▶ [Yönergeler ve koşullar] Aşağıdaki kayıtlardan "Viewing" sözcüğünü içeren bütün satırları ayıklayıp hiçbir değişiklik yapmadan kopyala.
*** Gösterilen kayıtlar ***
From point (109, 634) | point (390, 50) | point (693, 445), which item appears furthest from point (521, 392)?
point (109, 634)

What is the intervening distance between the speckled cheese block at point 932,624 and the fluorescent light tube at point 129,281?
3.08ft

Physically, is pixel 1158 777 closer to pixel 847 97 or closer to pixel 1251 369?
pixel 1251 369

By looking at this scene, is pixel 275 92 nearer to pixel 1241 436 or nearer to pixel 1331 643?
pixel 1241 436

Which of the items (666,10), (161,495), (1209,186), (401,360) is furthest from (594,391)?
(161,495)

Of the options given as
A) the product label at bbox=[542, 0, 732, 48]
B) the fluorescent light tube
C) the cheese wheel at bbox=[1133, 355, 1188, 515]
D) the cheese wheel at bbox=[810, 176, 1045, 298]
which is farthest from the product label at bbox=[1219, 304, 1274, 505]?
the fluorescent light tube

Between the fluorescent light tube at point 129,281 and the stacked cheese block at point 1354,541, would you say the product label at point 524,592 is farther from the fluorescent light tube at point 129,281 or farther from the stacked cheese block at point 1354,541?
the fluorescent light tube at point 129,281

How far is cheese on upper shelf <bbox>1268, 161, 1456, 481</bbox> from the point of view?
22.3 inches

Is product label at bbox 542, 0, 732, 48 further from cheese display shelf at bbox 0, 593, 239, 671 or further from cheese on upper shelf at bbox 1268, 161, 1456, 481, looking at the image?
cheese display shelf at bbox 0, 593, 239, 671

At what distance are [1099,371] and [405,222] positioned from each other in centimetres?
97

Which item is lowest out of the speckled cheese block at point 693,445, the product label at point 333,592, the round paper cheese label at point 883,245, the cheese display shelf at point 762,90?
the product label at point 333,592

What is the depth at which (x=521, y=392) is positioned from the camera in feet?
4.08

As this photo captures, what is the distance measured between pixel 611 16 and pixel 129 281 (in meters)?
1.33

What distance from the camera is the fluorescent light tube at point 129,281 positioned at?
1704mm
***
*** Gösterilen kayıtlar ***
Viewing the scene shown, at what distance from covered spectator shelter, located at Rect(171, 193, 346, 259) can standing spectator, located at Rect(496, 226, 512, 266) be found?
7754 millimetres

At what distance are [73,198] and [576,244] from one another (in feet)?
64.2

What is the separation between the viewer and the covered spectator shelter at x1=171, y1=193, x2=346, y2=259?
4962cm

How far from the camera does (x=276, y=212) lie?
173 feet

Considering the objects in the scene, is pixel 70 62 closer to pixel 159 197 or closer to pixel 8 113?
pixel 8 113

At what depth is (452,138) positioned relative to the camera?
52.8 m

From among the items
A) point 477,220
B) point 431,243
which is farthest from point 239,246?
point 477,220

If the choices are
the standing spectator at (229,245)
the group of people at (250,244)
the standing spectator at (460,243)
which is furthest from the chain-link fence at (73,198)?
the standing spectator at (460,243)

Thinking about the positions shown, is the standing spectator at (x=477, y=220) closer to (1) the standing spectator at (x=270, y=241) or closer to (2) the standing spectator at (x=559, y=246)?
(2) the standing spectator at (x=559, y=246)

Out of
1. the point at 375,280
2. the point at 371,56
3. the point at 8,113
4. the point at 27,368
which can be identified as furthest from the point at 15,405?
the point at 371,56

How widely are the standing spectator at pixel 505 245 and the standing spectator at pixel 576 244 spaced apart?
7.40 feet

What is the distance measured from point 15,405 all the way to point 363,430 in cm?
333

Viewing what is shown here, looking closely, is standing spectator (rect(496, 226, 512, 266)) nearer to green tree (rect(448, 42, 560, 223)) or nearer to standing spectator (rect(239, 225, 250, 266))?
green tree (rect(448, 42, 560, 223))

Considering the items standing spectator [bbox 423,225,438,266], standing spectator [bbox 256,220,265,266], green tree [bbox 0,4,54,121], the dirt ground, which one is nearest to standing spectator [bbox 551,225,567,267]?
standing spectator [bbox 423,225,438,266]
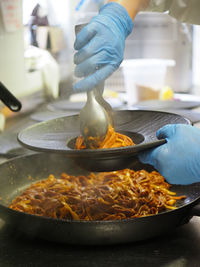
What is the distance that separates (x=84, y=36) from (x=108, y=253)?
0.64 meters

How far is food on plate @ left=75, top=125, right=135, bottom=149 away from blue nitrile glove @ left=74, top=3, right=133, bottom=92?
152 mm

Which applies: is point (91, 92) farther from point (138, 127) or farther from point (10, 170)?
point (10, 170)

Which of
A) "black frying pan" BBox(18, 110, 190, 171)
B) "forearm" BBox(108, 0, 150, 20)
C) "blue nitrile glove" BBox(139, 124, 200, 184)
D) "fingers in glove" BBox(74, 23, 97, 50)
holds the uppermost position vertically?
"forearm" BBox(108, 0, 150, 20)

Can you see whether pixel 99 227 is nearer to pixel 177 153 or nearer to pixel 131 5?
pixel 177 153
***
▶ [Tamamlanan görev]
Viewing the scene shown, at what distance from covered spectator shelter, located at Rect(171, 193, 346, 259) can standing spectator, located at Rect(496, 226, 512, 266) be found?
Viewing what is shown here, looking closely, is standing spectator (rect(496, 226, 512, 266)) nearer to green tree (rect(448, 42, 560, 223)) or nearer to standing spectator (rect(239, 225, 250, 266))?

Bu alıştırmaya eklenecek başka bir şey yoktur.